* _Tasks to carry out_
A – According to the excerpt about the 91st Evacuation Hospital, why did the army house the hospital's units in separate buildings? Answer in one to three sentences.
B – In the excerpt about the 91st Evacuation Hospital, what stood about two hundred yards to the right of the officers' quarters?

* _Document excerpt_
Set up by the military to take care of war casualties, the 91st Evacuation Hospital was the first of its kind in Vietnam. Twenty units, each housed in a separate wooden hooch, holding about two hundred patients and fifty nurses. Colonel Skovoda cheerily explained that the army separated the units so that if the compound were hit, the entire hospital would not be destroyed. Sandbags lay everywhere, layered like rock walls around the sides of the hospital units. Half-buried bunkers surrounded the units and our living quarters. Because we had a helicopter unit, we were a target of the Viet Cong, who were focused on destroying the choppers.

She rushed us through the medical and surgical intensive care units, the emergency room, the operating and recovery rooms, and the graves registration unit. A cement sidewalk with a tin roof and a wooden railing connected all the units. A narrow unpaved road separated the hospital from our living quarters, which were built on the beach. Beyond our hooches lay only sand and blue ocean. About two hundred yards to the right of the officers’ quarters, separated by barbed wire and mines and guarded at night by soldiers in a lookout tower, stood a small Vietnamese village. About a mile or two away on the left was the beginning of the jungle.

The 91st was an all-purpose hospital. There was a unit for wounded ARVN (soldiers of the Army of the Republic of Vietnam) and ROK (Republic of Korea) patients. Of course, GIs were also sent to the 91st. If their wounds were minor, they would not be out of action for long.

The place was crawling with 173rd Airborne troops. They wore camouflage gear when visiting their wounded buddies. I never got used to being saluted, and these men never seemed to forget. They were young and serious, always snapping salutes and repeating their motto: “Airborne all the way, ma’am.” Sometimes they shortened the motto to just “Airborne, ma’am.” The spunkier ones smirked and saluted, saying, “All the way, ma’am,” clearly alluding to more than their undying loyalty to the 173rd. I just smiled and half-saluted back.

As we walked from unit to unit, we became aware of the noise of choppers overhead. They were from a Dust Off unit (air ambulances called Helicopter Ambulance Medevac Units) attached to the hospital. The sound was ominous. No matter what you were doing, you would pause for a second to listen, not because of the noise but because of what it meant. Wounded were coming in. When a chopper left and returned quickly with wounded, you realized how close you were to the fighting.

We stopped in the pediatric unit full of Vietnamese children injured by the war. What shocked me most was the size of the children and young adolescent patients. So many were so tiny and so sad-looking. Maybe this is how it would have looked if all the American children in a pediatrics unit had been in bad car accidents. Their bodies were wrapped in gigantic bandages. Often their arms and legs were in casts or splints. Their huge, serious, solemn eyes peered from their undernourished faces. I remember thinking, These are children. They had no place in a war zone. Standing there looking at the children, my heart melted, and all I wanted to do was stay. But Colonel Skodova was getting anxious for us to move along.

* _Material supplied_
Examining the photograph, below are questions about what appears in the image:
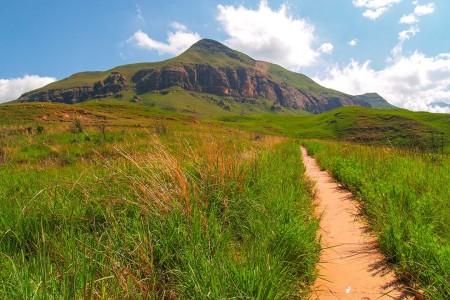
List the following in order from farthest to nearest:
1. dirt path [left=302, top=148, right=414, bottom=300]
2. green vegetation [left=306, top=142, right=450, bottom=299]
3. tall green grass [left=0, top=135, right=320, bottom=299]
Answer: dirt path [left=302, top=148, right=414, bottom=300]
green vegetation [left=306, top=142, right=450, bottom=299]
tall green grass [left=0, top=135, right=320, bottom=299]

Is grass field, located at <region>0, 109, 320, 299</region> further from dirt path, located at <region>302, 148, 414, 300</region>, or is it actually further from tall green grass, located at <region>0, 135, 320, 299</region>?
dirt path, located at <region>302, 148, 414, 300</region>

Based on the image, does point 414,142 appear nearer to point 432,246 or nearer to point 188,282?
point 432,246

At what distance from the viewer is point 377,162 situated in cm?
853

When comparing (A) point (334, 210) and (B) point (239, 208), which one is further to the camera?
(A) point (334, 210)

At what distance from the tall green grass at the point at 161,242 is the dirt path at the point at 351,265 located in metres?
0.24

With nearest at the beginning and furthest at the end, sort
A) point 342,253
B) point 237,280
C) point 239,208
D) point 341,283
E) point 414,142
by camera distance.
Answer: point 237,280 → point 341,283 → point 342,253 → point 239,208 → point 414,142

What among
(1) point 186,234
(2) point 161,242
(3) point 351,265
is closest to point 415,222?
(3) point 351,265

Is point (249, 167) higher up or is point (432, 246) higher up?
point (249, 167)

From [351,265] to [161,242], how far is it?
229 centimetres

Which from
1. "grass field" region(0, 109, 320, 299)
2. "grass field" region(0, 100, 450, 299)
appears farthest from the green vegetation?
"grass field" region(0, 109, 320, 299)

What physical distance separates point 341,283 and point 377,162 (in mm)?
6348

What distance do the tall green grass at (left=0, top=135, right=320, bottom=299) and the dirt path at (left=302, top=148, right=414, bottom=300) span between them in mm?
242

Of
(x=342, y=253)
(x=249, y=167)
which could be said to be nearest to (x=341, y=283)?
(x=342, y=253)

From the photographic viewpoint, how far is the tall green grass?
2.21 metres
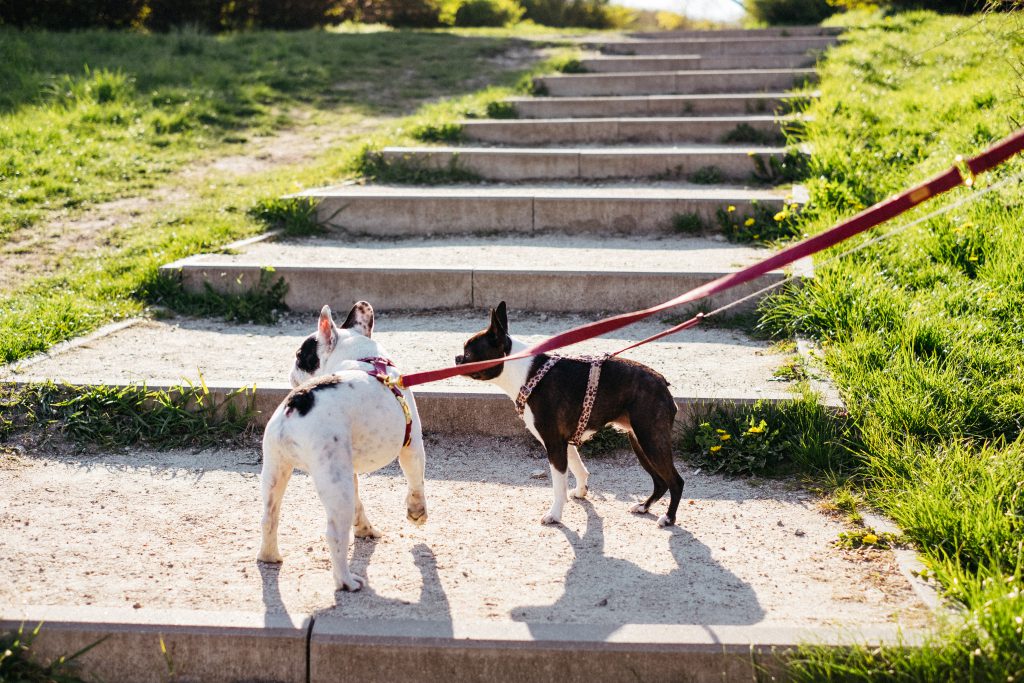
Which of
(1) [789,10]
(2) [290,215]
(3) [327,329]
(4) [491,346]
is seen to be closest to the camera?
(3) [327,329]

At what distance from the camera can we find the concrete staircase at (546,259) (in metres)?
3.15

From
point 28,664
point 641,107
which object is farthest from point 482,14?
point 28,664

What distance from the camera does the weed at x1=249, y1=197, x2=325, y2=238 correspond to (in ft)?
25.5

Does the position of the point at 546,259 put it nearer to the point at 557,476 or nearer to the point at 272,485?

* _Task answers_
A – The army separated the units so that the entire hospital would not be destroyed if the compound were hit.

B – A small Vietnamese village stood there.